-- BEGIN Materials provided --
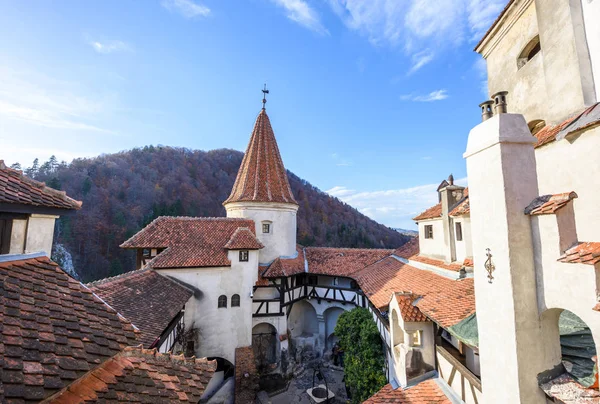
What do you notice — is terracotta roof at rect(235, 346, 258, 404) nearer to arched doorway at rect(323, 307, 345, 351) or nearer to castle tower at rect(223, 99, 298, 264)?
castle tower at rect(223, 99, 298, 264)

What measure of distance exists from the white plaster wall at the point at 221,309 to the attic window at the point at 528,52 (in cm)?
1228

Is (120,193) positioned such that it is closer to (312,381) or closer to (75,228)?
(75,228)

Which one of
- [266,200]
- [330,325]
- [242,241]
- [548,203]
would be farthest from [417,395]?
[330,325]

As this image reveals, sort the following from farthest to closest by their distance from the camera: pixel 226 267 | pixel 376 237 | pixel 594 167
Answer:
-- END Materials provided --
■ The problem: Starting at the line that contains "Which one of" and continuing through the end of the data, recast those lines as a numbered list, omitting any blank lines.

■ Response to the exercise:
1. Which one of
2. - [266,200]
3. - [330,325]
4. - [242,241]
5. - [548,203]
6. would be farthest from [417,395]?
7. [330,325]
8. As this image reveals, sort the following from farthest to closest by their distance from the camera: pixel 226 267 | pixel 376 237 | pixel 594 167
9. Answer:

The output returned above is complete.